My whole photojournalism career has been about capturing people, places and events. You go into an assignment, assess the situations, the lighting, your subjects, what the message or tone is you want to capture. Set up your equipment, interact with your subject then capture the images.
But one problem I think all photographers face is settling into the routine as our careers develop and the years pass. We become too comfortable with the photos we take and thus, our photography becomes predictable and at times boring, Please do not misunderstand me, the photos are still great, they just lack sometimes in originality and are somewhat formulaic.
It is quite normal for photographers to go through a bit of a funk or to get stuck in a rut. I confess, after 24 years of shooting professionally, this is true for myself as well.
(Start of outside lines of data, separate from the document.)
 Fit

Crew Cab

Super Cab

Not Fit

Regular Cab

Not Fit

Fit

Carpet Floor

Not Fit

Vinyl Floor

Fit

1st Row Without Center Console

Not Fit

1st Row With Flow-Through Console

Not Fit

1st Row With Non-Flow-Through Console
Lately though (really since starting to teach Cont. Ed. photography at Mount Royal University), I have tried to see things differently and to also work images differently too. At times, I have even *gasp* used just my iPhone to capture photos to post on Instagram rather than my bigger professional camera. And through this all, I have found at times the process quite liberating with the end result that my creative photo juices have started to flow again.
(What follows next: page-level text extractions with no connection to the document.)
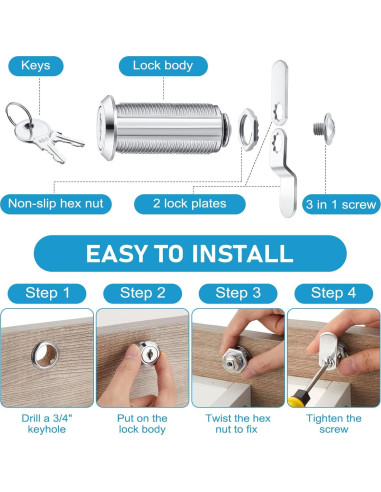 Keys

Lock body

Non-slip hex nut

2 lock plates

3 in 1 screw

EASY TO INSTALL

Step 1

Step 2

Step 3

Step 4

Drill a 3/4" keyhole

Put on the lock body

Twist the hex nut to fix

Tighten the screw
First, learning to see things different.
It can be a simple as opening your eyes and just watching the world. For example, the other morning while we were walking the dog (not ours, a friend who we are visiting), my kids saw her sniffing in some taller grass. I stopped to take a closer look and behold, there were a bunch of snails in shells sitting in the tall grass. The swirls, the lines, the colours – all caught my attention. I chose to take the image very close up and slightly off centre. Then I worked the image with a high contrast filter in photoshop. This is not something I would normally have photographed three or four years back. Too abstract for my normal style of years past (people/places/events). But by opening my eyes, I was able to capture a visually interesting image of something so small but so interesting.
Previously, I posted another blog about taking photos with a neutral density filter. This time I was able to photograph a water fall with a very slow shutter speed (0.8 seconds) while not on a tripod and no on camera filter. I rested my camera on a rock and supported it to make it somewhat level. Again, this time I tried a built in vivid filter in photoshop ( playing with preset filters is not my comfort zone as traditionally in journalism, corrections are kept simple). I also added a tilt shift filter in Instagram to create a more selective focus. Seeing that this image is not for print, more drastic changes are okay.
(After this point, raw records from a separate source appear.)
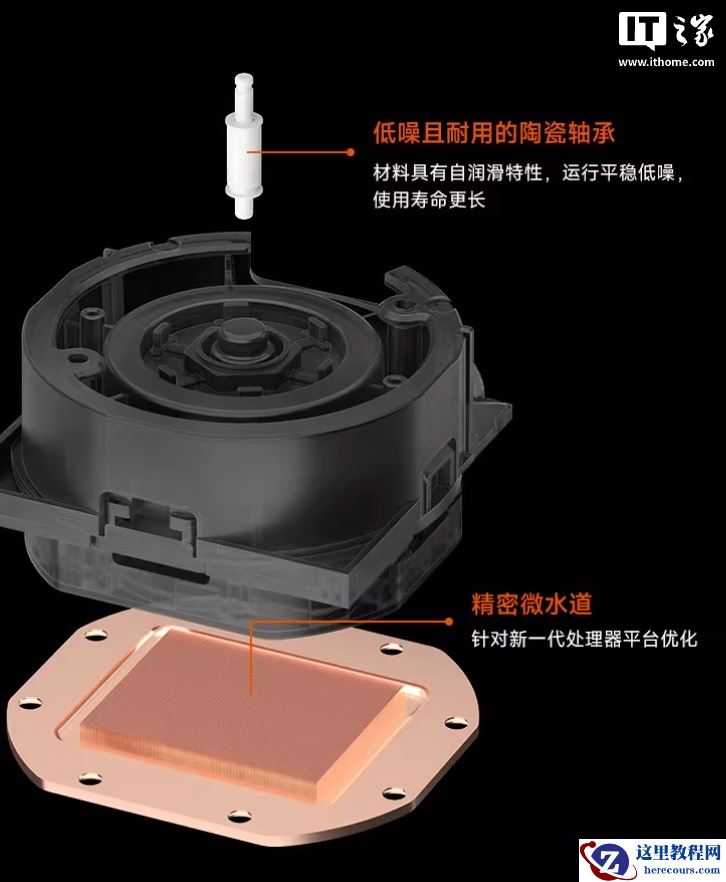 IT之家
www.ithome.com

低噪且耐用的陶瓷轴承
材料具有自润滑特性，运行平稳低噪，使用寿命更长

精密微水道
针对新一代处理器平台优化

这里教程网
herecours.com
Finally, making the occasional return to my humble beginnings with simplicity.
When I first started taking photos, there were no digital cameras. Yes, there was colour film but I started my career with black and white photography. In fact, one of the earliest experiences I had was with a homemade pinhole camera with black and white paper in it.
I have always found something pure in black and white images. When I want to keep it simple, black and white it is. I am shooting on a digital camera these but have been tempted to buy some good old Ilfotech HC and Ilford film, break out the steel reels and do some darkroom work, but I haven’t quite ventured that retro yet. In the meantime, I’m happy shooting digital and converting to black and white. I push myself to see the world in greyscale. This happened while shooting a small Japanese garden I was wandering through. The image for me beckoned for simplicity, so I kept it simple. Again the image also had a tilt shift filter in Instagram added to bring the attention to the shrine.
I keep trying to experiment and push my personal photo boundaries as I work to reset my style and my photography. I will always have a photojournalism style but I think it’s good to also push my visual, more artist side to emerge.